Homelessness, panhandling and illegal camping remain major concerns for area residents and downtown business owners, Suthers said. Those problems are “at the forefront of our concerns at the city, as well,” he said.
A City Council appropriation this week to help the Salvation Army and Springs Rescue Mission add 300 additional beds is a step forward in addressing those problems, Suthers said. While offering warmth in the winter, the extra beds will allow police officers to aggressively enforce the city’s camping ban and move the homeless into shelters, he said.

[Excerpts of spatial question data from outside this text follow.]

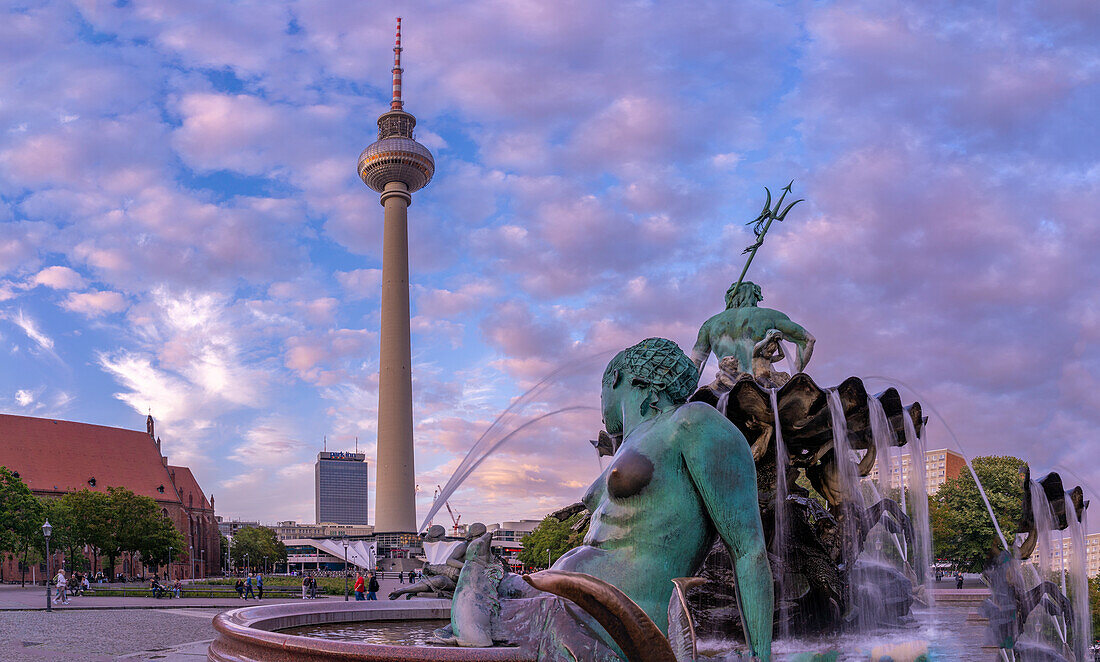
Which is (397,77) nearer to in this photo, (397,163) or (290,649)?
(397,163)

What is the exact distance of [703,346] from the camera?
8.22 meters

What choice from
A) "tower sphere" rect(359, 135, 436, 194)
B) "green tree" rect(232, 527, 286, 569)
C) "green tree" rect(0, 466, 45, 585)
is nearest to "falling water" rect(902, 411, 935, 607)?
"green tree" rect(0, 466, 45, 585)

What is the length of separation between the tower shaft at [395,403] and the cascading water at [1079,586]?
84.5 metres

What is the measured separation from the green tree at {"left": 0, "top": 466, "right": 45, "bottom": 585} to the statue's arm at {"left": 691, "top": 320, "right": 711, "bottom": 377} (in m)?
51.0


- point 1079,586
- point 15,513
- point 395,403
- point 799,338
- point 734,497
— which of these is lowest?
point 15,513

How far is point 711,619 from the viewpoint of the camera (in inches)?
241

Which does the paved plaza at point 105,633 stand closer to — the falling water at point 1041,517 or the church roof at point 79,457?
the falling water at point 1041,517

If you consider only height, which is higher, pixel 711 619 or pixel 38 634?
pixel 711 619

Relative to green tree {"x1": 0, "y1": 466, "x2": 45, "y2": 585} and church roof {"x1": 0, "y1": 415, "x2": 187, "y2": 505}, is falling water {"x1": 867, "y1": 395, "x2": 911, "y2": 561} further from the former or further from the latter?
church roof {"x1": 0, "y1": 415, "x2": 187, "y2": 505}

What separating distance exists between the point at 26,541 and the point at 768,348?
59.4 meters

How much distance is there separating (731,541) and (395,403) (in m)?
89.0

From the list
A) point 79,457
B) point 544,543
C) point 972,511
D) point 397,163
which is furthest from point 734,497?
point 397,163

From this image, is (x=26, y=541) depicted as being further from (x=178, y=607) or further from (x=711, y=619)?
(x=711, y=619)

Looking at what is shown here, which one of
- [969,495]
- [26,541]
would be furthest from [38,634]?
[26,541]
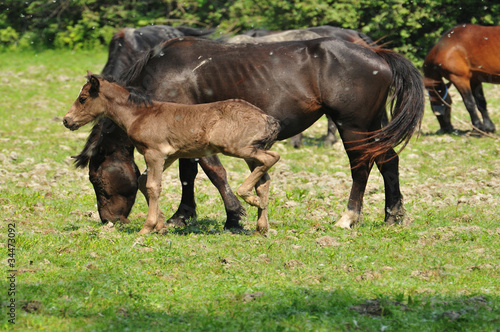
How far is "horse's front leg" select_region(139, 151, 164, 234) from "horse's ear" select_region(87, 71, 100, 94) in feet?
2.82

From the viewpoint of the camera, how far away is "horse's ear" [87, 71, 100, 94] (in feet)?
23.3

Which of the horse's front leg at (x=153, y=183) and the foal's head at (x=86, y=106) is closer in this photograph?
the horse's front leg at (x=153, y=183)

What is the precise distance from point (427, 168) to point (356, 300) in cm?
665

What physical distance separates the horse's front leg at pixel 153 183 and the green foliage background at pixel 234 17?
46.1 feet

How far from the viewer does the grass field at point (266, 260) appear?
15.8 ft

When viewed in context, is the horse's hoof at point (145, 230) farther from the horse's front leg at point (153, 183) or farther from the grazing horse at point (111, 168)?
the grazing horse at point (111, 168)

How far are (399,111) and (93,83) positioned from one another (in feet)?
11.3

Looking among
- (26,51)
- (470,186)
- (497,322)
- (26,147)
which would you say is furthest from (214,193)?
(26,51)

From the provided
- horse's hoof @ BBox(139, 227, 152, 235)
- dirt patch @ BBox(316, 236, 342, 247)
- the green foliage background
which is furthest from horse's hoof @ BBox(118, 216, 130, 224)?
the green foliage background

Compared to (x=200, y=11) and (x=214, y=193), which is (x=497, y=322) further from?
(x=200, y=11)

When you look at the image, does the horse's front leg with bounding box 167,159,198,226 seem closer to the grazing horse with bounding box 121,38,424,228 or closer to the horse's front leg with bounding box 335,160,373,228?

The Springs Rescue Mission, on downtown’s far south edge, also is completing a full-service kitchen, Suthers said. That addition will allow the Marian House Soup Kitchen’s noon meal for the chronically homeless to move to the Rescue Mission’s campus, while Catholic Charities sponsors a family meal at the Marian House, Suthers said.
Suthers also said the city continues to promote its HelpCOS campaign, which urges area residents to donate money online or via text to help the homeless, instead of giving them cash handouts.

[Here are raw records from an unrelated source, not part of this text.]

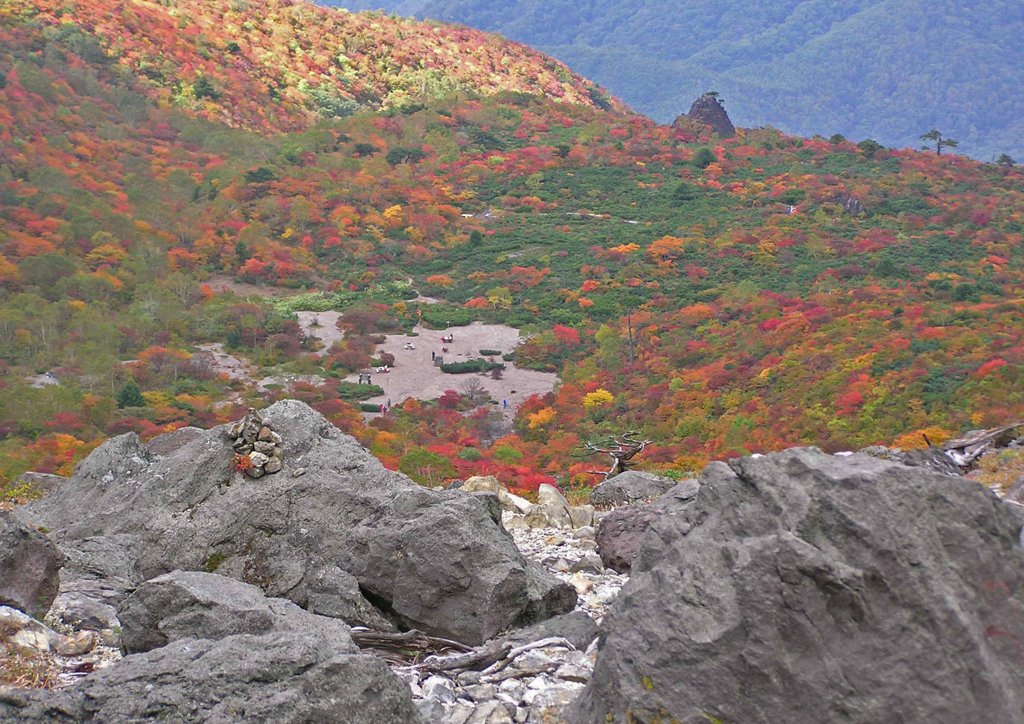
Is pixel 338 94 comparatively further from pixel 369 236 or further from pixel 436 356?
pixel 436 356

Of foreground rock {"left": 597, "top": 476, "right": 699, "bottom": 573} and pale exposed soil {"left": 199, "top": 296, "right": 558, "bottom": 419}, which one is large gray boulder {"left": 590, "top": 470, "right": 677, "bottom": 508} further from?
pale exposed soil {"left": 199, "top": 296, "right": 558, "bottom": 419}

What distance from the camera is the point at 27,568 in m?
4.68

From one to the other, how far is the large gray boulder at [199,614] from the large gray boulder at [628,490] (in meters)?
5.98

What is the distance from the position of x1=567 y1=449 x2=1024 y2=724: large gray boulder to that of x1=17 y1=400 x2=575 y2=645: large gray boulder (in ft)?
5.43

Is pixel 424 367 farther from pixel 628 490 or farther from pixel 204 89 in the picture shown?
pixel 204 89

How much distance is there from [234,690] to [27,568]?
2.47 meters

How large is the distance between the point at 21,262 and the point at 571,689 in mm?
45802

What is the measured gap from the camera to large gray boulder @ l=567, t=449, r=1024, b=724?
2648 mm

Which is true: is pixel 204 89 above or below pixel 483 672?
above

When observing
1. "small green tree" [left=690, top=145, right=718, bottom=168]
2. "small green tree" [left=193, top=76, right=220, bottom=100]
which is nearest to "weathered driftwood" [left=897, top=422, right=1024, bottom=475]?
"small green tree" [left=690, top=145, right=718, bottom=168]

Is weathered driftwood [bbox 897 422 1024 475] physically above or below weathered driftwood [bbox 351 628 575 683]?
above

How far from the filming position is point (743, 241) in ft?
180

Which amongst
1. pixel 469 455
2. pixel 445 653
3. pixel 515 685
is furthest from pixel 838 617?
pixel 469 455

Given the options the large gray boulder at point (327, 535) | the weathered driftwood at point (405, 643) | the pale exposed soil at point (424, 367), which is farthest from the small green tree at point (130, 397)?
the weathered driftwood at point (405, 643)
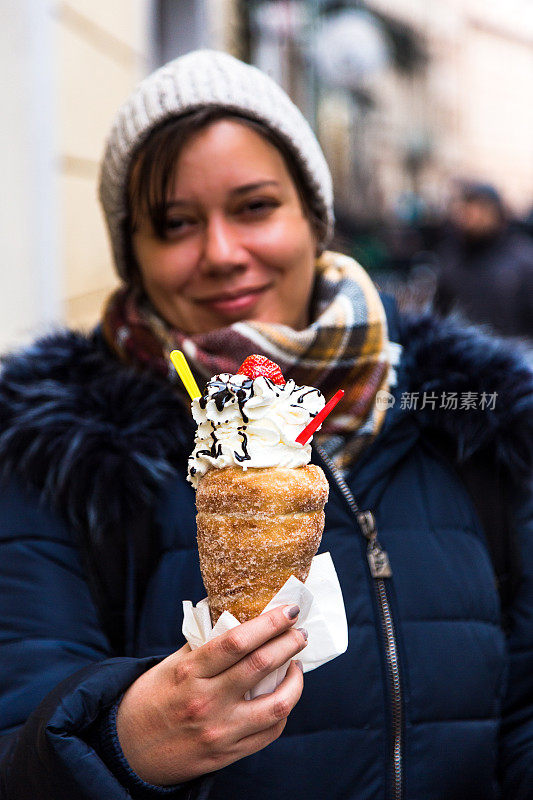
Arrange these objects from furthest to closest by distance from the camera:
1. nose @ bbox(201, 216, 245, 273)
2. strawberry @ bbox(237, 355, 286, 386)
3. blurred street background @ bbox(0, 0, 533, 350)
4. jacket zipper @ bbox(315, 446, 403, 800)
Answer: blurred street background @ bbox(0, 0, 533, 350) < nose @ bbox(201, 216, 245, 273) < jacket zipper @ bbox(315, 446, 403, 800) < strawberry @ bbox(237, 355, 286, 386)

He also acknowledged that road construction, especially the rebuilding of Pikes Peak Avenue, has been a major inconvenience for downtown businesses. But the short-term pain will be well worth the improvements along Pikes Peak, which is a major roadway into downtown, Suthers said.
“With the continued spirit of collaboration, I’m confident that we will continue to move this city forward,” he said.
As part of Friday’s breakfast, the Downtown Partnership handed out its annual Downtown Star awards, which recognize contributions by businesses, nonprofits and individuals. This year’s recipients were:
• The Quad Innovation Partnership, formed by Colorado College, the Air Force Academy, Pikes Peak Community College and the University of Colorado at Colorado Springs to help college students transition to the business world.
• Urban Peak Colorado Springs, which serves homeless youths from age 15 to their early 20s.
• Developer Chuck Murphy and architect Michael Collins, who have worked to enhance the Art on the Street program since its inception 20 years ago.